07. Multi-Modal RAG
Retrieval-Augmented Generation extends to multi-modal contexts. A query in one modality retrieves relevant content from another, then a generator produces a response grounded in retrieved material.
Architecture Overview
Multi-modal RAG consists of: multi-modal indexing, retrieval, and generation. The index maps content to embeddings searchable across modalities.
from langchain.retrievers import MultiModalRetriever
from langchain_community.vectorstores import Chroma
from transformers import AutoModel, AutoProcessor
class MultiModalRAG:
def __init__(self, embedder_name="sentence-transformers/clip-ViT-B-32"):
self.embedder = AutoModel.from_pretrained(embedder_name)

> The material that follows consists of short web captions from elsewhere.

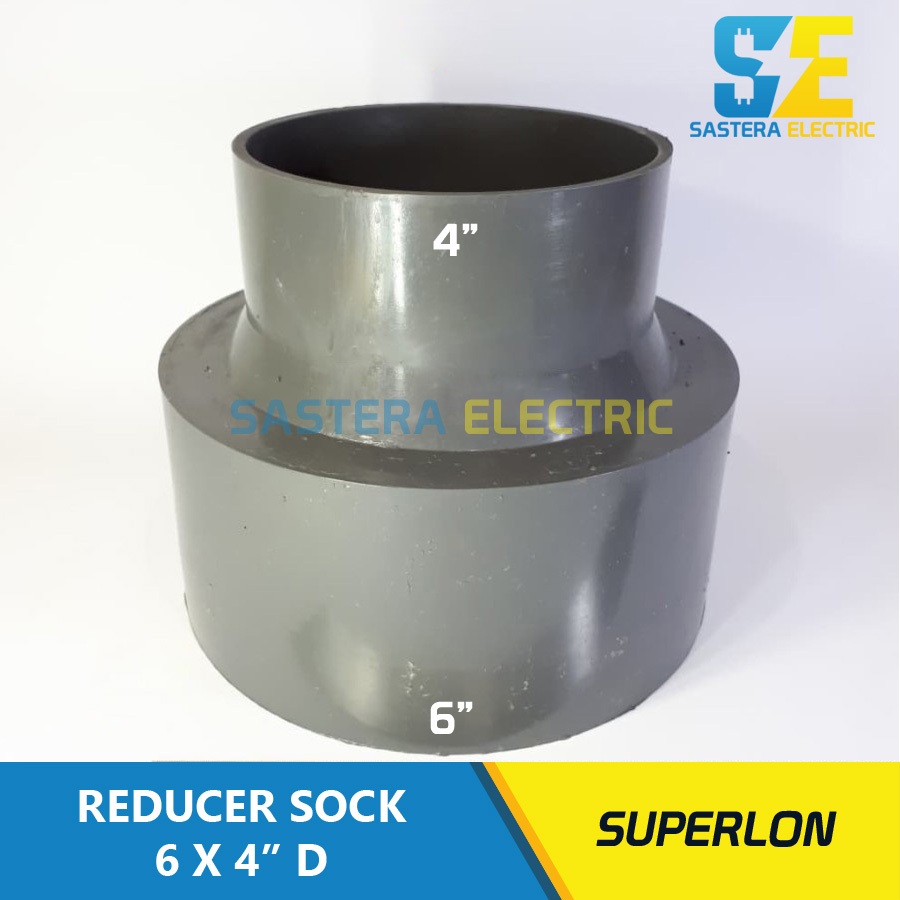 Vlok Sok 6 x 4" นิ้ว PVC Superlon / ถุงเท้าลด 6 x 4" ใน PVC D / Verlop 6 x 4 นิ้ว / ลด 6 X 4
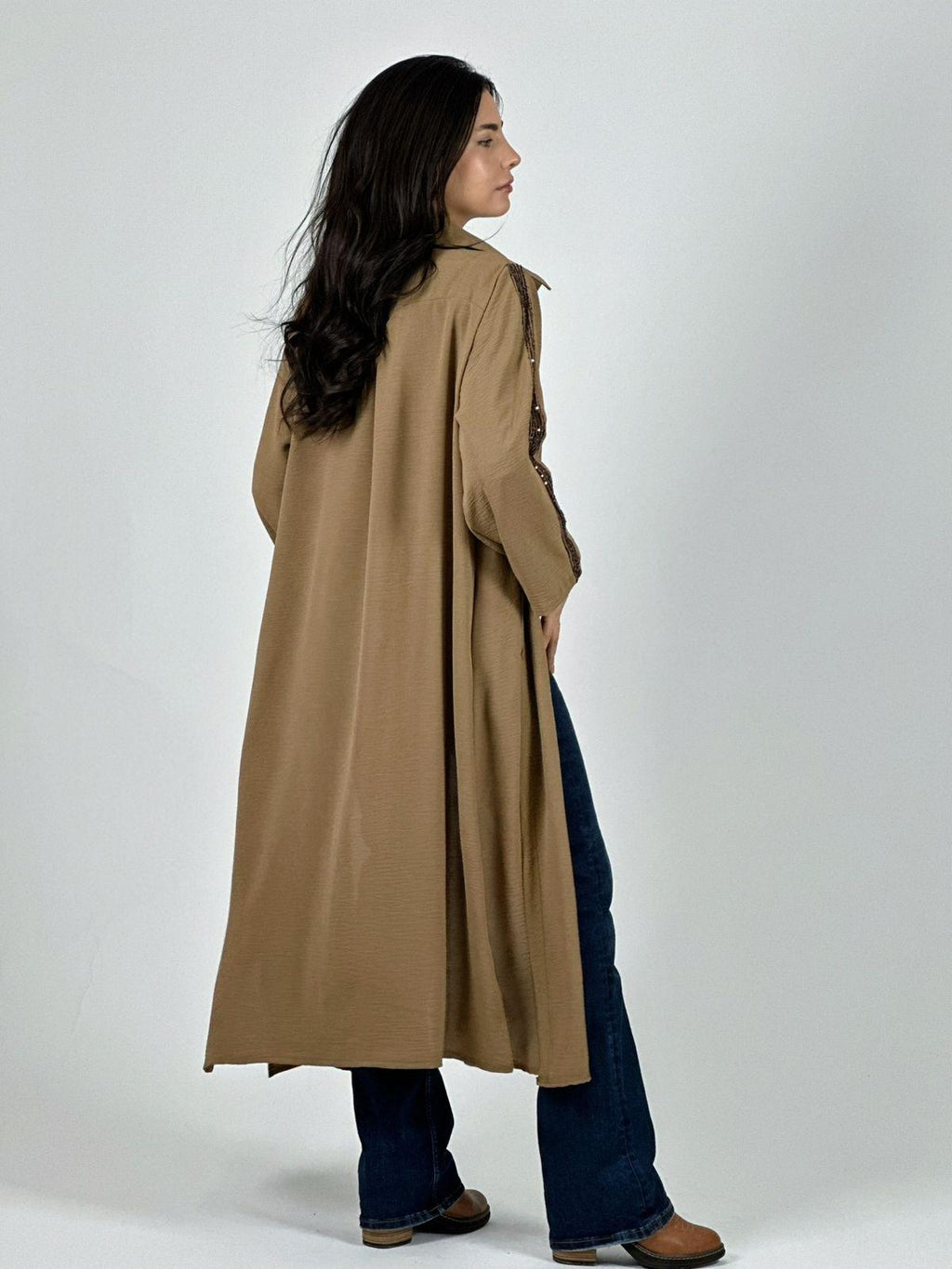 Blusón Camisero Tela Cey Con Detalles Brillantes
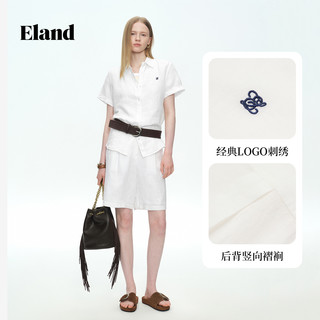 E·LAND 衣恋 100%亚麻翻领短袖衬衫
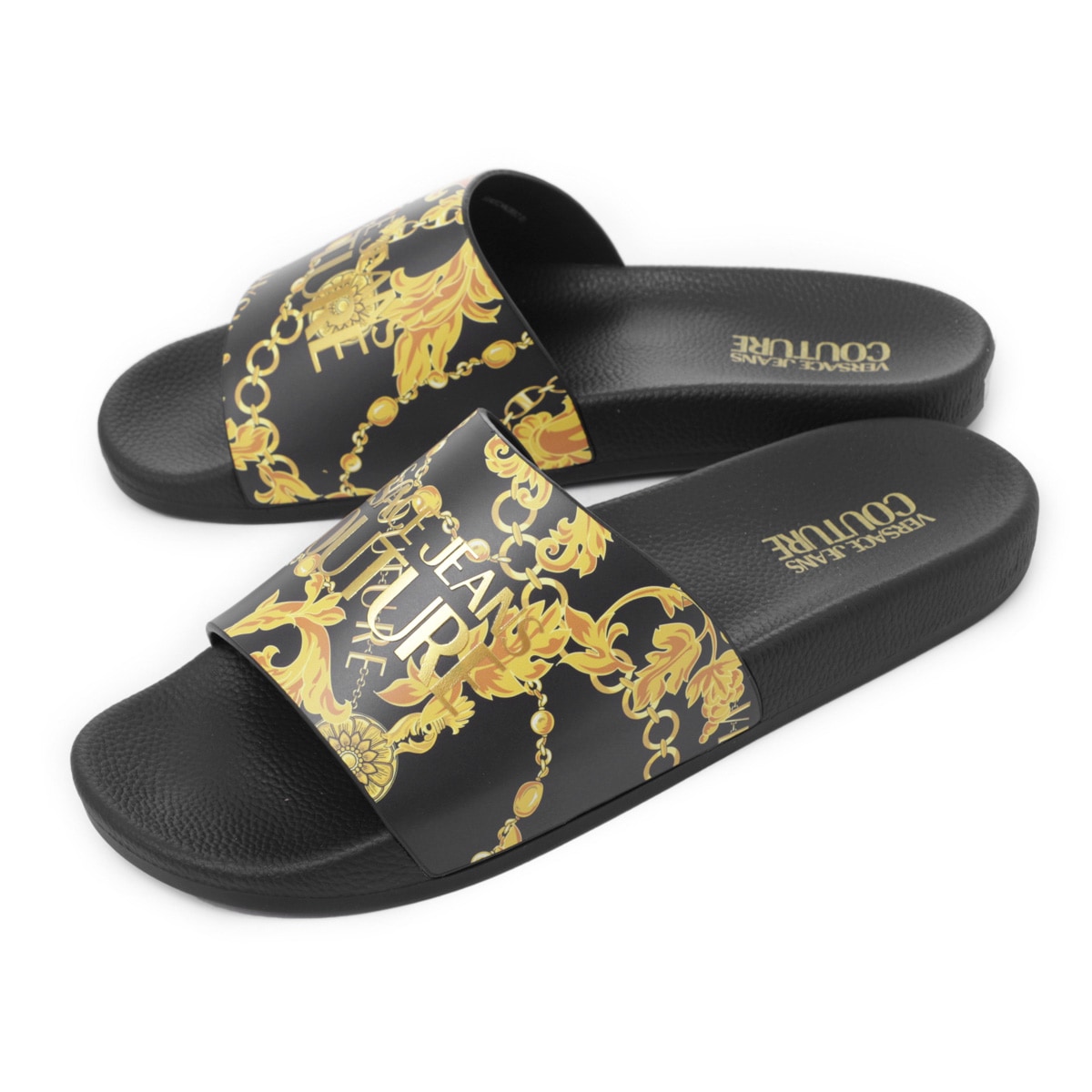 VERSACE レディース チェーン レザー スライドサンダル VERSACE 】チェーン付き レザー スライドサンダル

self.processor = AutoProcessor.from_pretrained(embedder_name)
# Separate indexes for each modality
self.text_store = Chroma(
collection_name="text",
embedding_function=self._text_embedder
)
self.image_store = Chroma(
collection_name="images",
embedding_function=self._image_embedder
)
self.video_store = Chroma(
collection_name="videos",
embedding_function=self._video_embedder
)
def _text_embedder(self, texts):
inputs = self.processor(text=texts, return_tensors="pt", padding=True)
with torch.no_grad():
return self.embedder.get_text_features(**inputs).numpy()

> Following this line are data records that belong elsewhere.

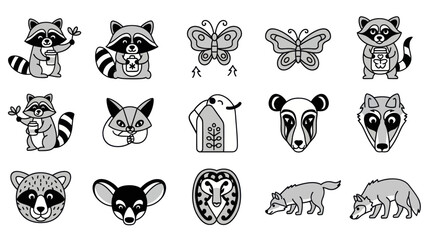 Set of various animals drawn in black and white with outlines isolated © gak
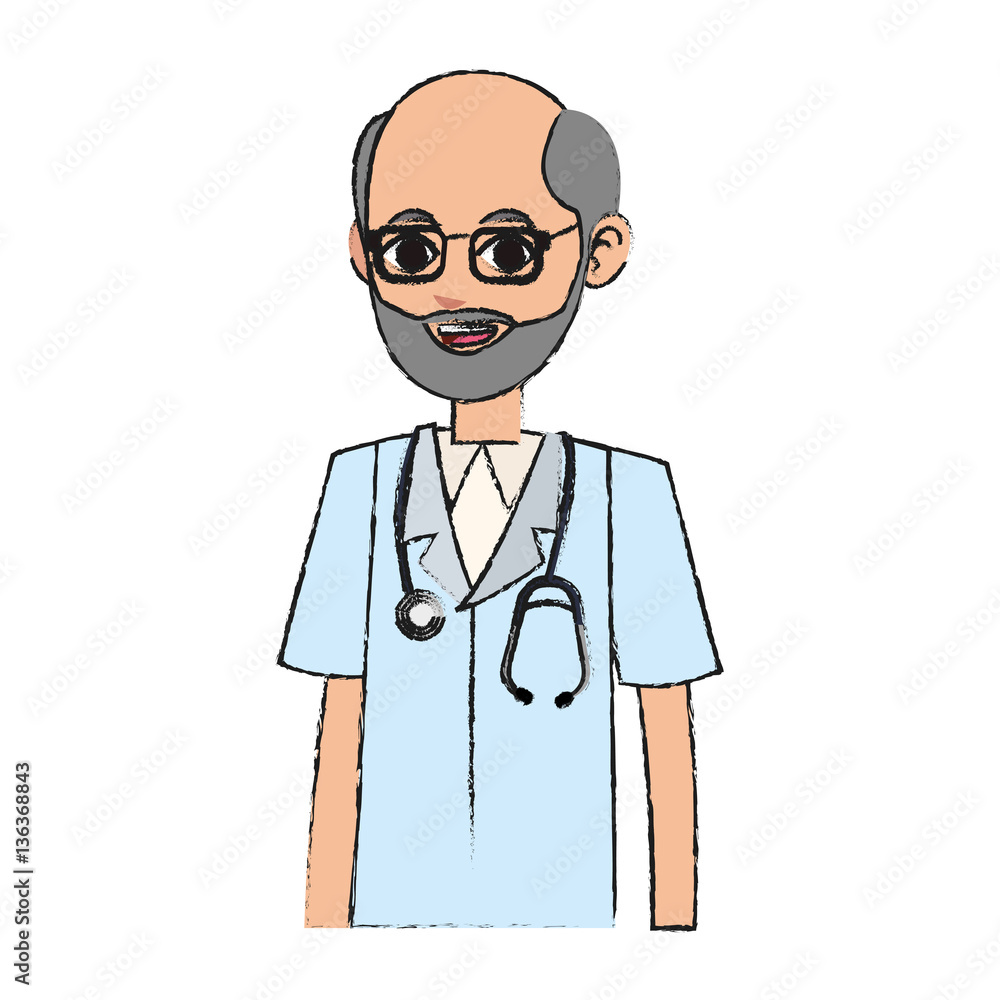 man medical doctor cartoon icon over white background. colorful design. vector illustration man medical doctor cartoon icon over white background. colorful design. vector illustration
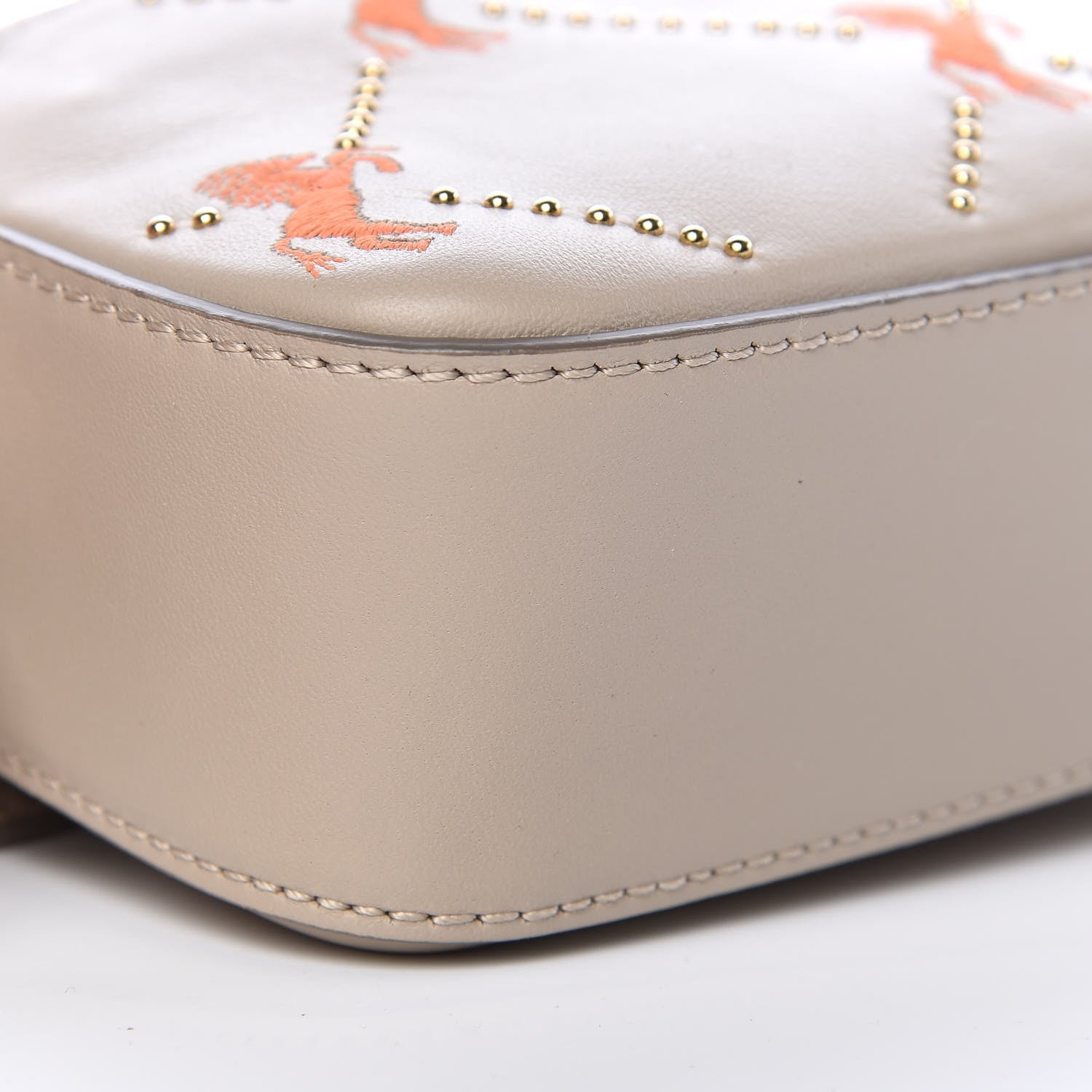 Chloe Smooth Calfskin Little Horses Embroidered Signature Belt Bag Pastel Grey 5 of 9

def _image_embedder(self, images):
inputs = self.processor(text=[""], images=images, return_tensors="pt", padding=True)
with torch.no_grad():
return self.embedder.get_image_features(
images=inputs["pixel_values"]
).numpy()
def _video_embedder(self, video_frames):
"""Average frame embeddings for video-level representation."""
frame_embeddings = []
for frame in video_frames:
emb = self._image_embedder([frame])
frame_embeddings.append(emb)
return np.mean(frame_embeddings, axis=0)
def index_content(self, text_docs, image_paths, video_paths):
"""Index all modalities."""
# Index text
if text_docs:
self.text_store.add_texts(text_docs)
# Index images
if image_paths:
images = [Image.open(p) for p in image_paths]

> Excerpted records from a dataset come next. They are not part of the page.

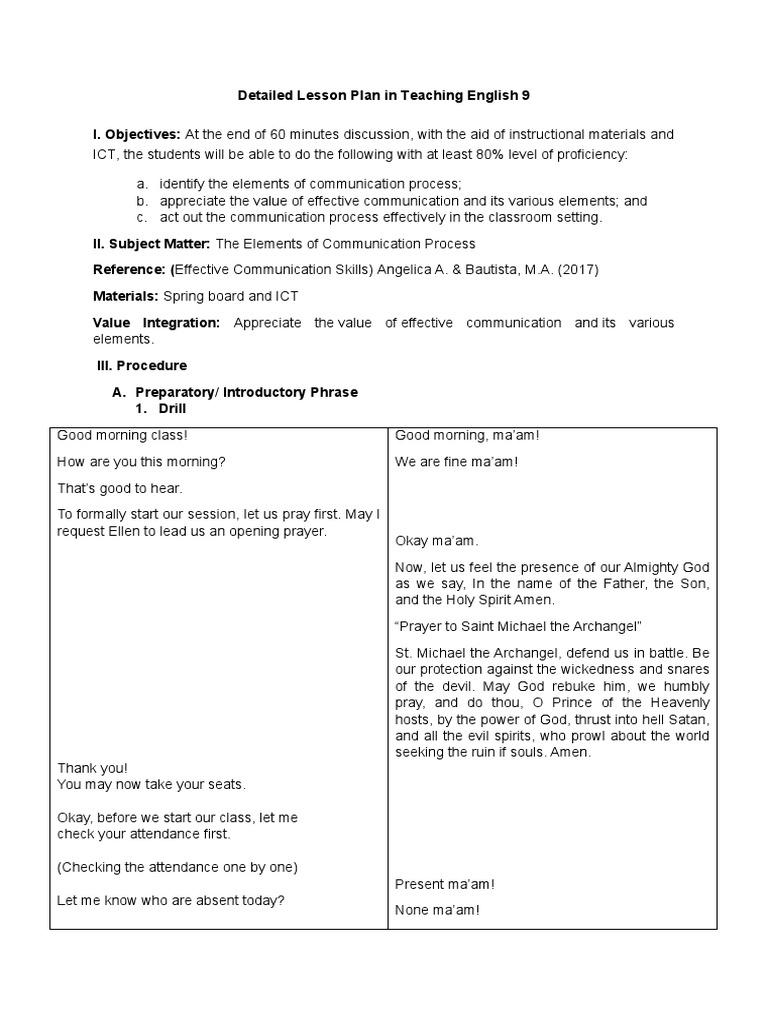 Communication Process Lesson Plan | PDF | Communication | Code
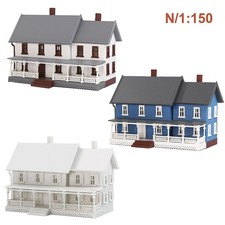 Evemodel N Scale Model Dwelling House Kit Two-story with Porch for Buildings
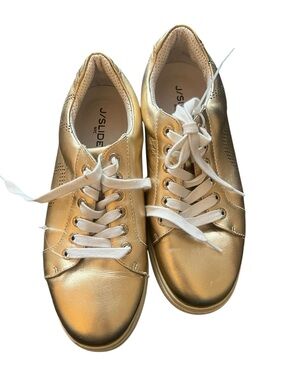 J Slides Metallic Gold Low-Top Lace-Up Sneakers with White Laces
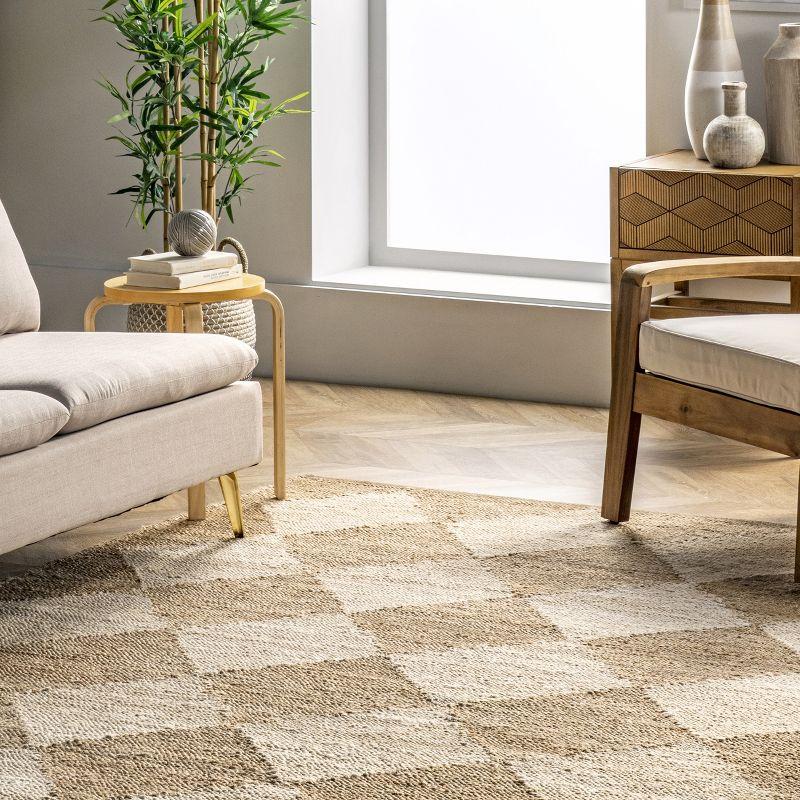 Louie Diamond Checkerboard Natural Jute 5' x 8' Area Rug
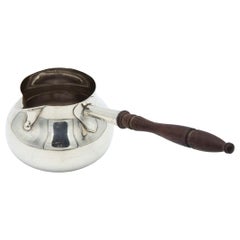 Smooth silver chocolate pot with chestnut wood handle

self.image_store.add_images(image_paths)
# Index videos
if video_paths:
for path in video_paths:
frames = self._load_frames(path)
self.video_store.add_texts([path]) # Store path with embedding
Retrieval Across Modalities
The power of multi-modal RAG: query with text, retrieve images. Or query with an image, retrieve relevant video segments.
def retrieve_across_modality(
self,
query,
query_modality,
target_modality,
top_k=5
):
"""
Retrieve content from target_modality using query from query_modality.
Example: query="cat image", query_modality="text", target="image"
"""
# Embed query in its native modality
if query_modality == "text":
query_embedding = self._text_embedder([query])
elif query_modality == "image":
query_embedding = self._image_embedder([query])
else:
raise ValueError(f"Unknown modality: {query_modality}")
# Retrieve from target modality store
target_store = getattr(self, f"{target_modality}_store")
results = target_store.similarity_search_by_vector(
embedding=query_embedding[0],
k=top_k
)
return results
# Example usage
def rag_image_query(self, text_query):
"""Query for images using text description."""
return self.retrieve_across_modality(
query=text_query,
query_modality="text",
target_modality="image"
)
Failure Mode: Embedding Space Mismatch
CLIP-style models project images and text into the same space but optimize for retrieval metrics, not semantic equivalence. A query for "happy person" may retrieve images with bright colors rather than smiling faces.
# Demonstrate embedding mismatch
def analyze_retrieval_bottleneck():
"""Analyze why cross-modal retrieval fails."""
# Query: "person running"
query_emb = model.text_embed(["person running"])
# Two possible images
img1 = load_image("runner_mountains.jpg") # Has person, not obvious running
img2 = load_image("treadmill_blurry.jpg") # Motion blur suggests running
# Image embeddings
emb1 = model.image_embed(img1)
emb2 = model.image_embed(img2)
# Similarities
sim1 = cosine_sim(query_emb, emb1)
sim2 = cosine_sim(query_emb, emb2)
# CLIP may prefer image 1 (semantic content)
# A model trained on action recognition may prefer image 2 (motion cues)
print(f"CLIP prefers: {'mountain runner' if sim1 > sim2 else 'treadmill'}")
Build a simple multi-modal RAG system using CLIP for embeddings and ChromaDB for storage. Index a folder of images. Test queries like "find images of cats" versus "find images similar to photo.jpg". Document differences in retrieval behavior.